Scientists at MIT have figured out a way to harness the sun’s energy much more efficiently than the photovoltaic panels that you may be more familiar with. The researchers have focused on using the sun’s heat to boil water, and to use the resulting steam to drive turbines. This approach, called solar thermal, isn’t a new one, but the group at MIT may have found a way to make it much more efficient. As the Economist reports, the team drew inspiration for their new method from wet roads:
[A] group of researchers at the Massachusetts Institute of Technology (MIT) has come up with an…approach that borrows from the wet road. Steam is generated at the surface of water, but the mass of liquid below acts as a heat-sink that conspires against steam generation. This is why sunshine can readily turn a thin layer of water on a road into steam but cannot do the same for a lake.The MIT researchers sought to address this in a laboratory set-up that consists of a double-layered black disc floating on the surface of water in an insulated beaker…This simple disc turns out to be a very efficient steam generator. For one thing, it produces steam when sunlight is magnified by a factor of just ten.

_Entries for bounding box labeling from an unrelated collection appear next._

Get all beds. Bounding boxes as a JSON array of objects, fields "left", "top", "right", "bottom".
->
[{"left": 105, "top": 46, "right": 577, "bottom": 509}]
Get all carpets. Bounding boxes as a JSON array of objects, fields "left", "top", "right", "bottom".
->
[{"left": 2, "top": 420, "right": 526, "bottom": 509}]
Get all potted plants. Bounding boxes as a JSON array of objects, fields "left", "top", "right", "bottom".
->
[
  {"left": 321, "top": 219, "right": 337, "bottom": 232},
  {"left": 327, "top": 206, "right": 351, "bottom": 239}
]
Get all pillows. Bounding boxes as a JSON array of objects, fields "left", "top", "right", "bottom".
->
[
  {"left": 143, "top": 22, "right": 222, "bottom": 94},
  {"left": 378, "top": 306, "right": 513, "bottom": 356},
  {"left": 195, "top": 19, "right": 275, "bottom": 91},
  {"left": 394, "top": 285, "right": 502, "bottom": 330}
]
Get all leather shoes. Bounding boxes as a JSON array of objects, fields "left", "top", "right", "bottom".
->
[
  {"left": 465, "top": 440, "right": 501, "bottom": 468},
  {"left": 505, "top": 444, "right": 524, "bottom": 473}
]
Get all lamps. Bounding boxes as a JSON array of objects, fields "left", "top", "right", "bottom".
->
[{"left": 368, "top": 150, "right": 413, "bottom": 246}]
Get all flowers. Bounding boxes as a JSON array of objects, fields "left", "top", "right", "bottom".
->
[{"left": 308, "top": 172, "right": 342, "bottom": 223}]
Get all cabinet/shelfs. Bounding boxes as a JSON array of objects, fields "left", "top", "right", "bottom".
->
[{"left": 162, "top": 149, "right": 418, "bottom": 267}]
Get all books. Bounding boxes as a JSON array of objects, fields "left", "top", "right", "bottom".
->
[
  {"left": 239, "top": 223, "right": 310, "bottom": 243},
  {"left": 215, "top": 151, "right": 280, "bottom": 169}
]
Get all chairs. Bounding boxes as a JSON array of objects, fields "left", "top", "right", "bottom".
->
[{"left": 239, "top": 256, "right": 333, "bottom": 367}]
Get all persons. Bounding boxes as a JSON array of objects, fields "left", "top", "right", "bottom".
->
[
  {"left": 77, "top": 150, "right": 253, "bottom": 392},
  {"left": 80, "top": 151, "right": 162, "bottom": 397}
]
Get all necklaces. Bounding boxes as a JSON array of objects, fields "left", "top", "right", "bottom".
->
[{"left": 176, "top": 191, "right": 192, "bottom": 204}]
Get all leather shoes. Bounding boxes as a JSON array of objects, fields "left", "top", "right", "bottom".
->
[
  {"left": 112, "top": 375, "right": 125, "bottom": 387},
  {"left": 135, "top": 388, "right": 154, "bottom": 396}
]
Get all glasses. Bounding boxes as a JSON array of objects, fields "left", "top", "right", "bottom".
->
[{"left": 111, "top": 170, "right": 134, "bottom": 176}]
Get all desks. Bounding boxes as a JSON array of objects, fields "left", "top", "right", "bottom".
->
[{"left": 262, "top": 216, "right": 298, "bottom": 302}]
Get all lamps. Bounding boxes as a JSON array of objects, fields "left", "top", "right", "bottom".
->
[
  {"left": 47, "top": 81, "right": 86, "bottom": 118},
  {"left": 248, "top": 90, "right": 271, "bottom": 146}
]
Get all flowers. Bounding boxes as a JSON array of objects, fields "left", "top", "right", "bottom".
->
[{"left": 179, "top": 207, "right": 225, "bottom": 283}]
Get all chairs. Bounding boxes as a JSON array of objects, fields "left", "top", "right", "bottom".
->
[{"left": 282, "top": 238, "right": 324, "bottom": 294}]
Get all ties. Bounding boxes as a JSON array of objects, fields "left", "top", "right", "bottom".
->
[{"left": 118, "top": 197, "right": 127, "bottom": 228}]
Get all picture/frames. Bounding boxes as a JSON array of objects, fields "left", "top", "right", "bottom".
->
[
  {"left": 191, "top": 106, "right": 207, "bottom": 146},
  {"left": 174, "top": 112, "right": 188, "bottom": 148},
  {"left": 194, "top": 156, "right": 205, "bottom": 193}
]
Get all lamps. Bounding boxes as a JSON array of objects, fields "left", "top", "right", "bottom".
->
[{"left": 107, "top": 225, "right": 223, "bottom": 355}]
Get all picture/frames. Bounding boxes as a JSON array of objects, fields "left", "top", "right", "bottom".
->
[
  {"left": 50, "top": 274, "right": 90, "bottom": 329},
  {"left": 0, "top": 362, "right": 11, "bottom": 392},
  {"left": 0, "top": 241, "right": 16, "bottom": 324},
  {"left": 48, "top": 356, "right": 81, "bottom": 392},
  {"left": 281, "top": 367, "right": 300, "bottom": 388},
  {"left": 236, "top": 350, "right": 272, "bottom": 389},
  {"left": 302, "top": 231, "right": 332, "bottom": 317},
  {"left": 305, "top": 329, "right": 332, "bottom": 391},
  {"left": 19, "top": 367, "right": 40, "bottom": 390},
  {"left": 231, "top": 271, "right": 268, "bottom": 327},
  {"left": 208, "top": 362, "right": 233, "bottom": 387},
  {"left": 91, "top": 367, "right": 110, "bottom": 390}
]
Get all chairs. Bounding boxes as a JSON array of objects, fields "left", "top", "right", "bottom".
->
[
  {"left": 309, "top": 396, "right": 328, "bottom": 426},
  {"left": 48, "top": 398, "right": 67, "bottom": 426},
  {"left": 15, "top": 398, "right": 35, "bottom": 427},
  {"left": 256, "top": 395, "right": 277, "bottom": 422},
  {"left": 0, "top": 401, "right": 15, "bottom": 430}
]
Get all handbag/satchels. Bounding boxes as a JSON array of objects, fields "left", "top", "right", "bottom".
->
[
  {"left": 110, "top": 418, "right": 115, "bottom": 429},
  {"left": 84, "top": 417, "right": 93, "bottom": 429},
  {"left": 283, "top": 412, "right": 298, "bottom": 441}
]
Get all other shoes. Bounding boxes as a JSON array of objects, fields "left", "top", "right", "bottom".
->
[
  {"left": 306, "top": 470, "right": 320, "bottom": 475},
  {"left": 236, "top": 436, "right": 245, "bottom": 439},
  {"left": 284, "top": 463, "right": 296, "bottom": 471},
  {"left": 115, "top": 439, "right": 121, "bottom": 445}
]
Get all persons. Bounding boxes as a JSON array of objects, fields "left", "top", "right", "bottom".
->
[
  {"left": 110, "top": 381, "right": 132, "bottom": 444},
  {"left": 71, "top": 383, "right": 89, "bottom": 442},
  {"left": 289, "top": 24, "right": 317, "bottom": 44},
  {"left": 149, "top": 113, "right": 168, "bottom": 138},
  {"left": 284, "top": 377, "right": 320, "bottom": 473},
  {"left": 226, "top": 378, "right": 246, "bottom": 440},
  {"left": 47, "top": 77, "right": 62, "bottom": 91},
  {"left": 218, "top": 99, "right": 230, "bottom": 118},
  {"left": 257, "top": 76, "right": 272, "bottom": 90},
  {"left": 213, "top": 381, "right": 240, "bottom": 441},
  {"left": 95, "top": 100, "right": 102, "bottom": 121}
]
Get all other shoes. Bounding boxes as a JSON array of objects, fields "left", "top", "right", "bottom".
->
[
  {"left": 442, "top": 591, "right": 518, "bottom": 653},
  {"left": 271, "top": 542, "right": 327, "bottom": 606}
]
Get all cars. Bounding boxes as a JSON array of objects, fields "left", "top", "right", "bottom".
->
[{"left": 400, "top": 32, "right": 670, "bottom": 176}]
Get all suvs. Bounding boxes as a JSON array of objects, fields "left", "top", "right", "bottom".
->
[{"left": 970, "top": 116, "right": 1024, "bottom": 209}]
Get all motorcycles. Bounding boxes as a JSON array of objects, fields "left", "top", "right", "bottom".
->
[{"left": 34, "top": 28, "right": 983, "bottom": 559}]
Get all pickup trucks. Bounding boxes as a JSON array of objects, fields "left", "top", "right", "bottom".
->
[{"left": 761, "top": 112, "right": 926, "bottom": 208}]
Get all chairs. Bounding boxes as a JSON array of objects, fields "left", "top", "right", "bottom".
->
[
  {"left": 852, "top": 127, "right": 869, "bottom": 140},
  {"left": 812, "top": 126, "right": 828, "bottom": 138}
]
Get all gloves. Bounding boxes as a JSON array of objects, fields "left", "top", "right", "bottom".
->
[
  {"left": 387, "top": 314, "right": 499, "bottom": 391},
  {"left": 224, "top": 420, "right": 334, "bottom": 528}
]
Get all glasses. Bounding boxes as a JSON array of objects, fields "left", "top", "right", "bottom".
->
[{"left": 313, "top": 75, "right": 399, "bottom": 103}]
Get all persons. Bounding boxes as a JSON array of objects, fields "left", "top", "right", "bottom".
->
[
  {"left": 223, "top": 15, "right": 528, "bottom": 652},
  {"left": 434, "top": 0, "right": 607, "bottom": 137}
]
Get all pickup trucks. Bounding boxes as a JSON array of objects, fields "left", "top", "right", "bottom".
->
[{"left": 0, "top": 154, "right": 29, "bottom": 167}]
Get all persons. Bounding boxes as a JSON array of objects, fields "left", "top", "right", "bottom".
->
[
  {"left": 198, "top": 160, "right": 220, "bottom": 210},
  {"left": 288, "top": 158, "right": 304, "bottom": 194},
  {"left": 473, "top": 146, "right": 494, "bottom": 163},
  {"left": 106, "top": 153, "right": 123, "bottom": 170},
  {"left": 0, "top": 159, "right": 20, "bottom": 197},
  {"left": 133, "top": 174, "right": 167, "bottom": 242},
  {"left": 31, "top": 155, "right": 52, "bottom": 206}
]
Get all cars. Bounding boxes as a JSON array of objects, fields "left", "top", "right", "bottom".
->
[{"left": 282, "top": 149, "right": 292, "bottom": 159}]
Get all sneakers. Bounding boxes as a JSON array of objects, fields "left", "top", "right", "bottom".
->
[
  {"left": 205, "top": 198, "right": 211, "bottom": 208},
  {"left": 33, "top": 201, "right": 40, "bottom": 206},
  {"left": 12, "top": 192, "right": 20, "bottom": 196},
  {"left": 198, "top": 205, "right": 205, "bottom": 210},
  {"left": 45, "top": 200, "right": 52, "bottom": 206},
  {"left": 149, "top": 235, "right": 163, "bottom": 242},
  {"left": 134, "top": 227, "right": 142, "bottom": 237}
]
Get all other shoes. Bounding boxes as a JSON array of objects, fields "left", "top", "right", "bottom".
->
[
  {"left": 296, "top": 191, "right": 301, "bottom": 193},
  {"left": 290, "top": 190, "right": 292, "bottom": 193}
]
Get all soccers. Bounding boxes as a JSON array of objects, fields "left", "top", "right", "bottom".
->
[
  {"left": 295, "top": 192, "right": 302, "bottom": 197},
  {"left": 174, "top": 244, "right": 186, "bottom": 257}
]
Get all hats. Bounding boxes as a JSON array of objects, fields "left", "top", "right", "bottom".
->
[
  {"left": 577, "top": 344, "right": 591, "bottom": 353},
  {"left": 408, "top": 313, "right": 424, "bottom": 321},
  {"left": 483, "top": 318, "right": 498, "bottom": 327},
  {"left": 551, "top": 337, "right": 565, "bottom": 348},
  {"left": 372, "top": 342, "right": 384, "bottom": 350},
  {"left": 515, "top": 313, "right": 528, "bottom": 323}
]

This requires little more than cheap lenses and it increases the efficiency of using solar energy to make steam to 85%. With some refinement of the graphite layer, thinks Dr Chen, the technique could be made to work with sunlight that is concentrated as little as three times.
This is an excellent example of the kinds of research governments and green groups interested in sustainably powering the future ought to be funding. Instead, countries like Germany have thrown massive amounts of money behind current-generation photovoltaic panels, a solar technology that is incapable of competing with fossil fuels on its own merit. Not only is this kind of short-sighted subsidization a drain on government coffers, it carries with it a hefty opportunity cost. Who knows where we’d be if policymakers had taken all of the money with which they’ve been propping up today’s solar technologies and invested it in the research and development of cost-effective and more efficient methods of capturing the sun’s energy.More of this, please.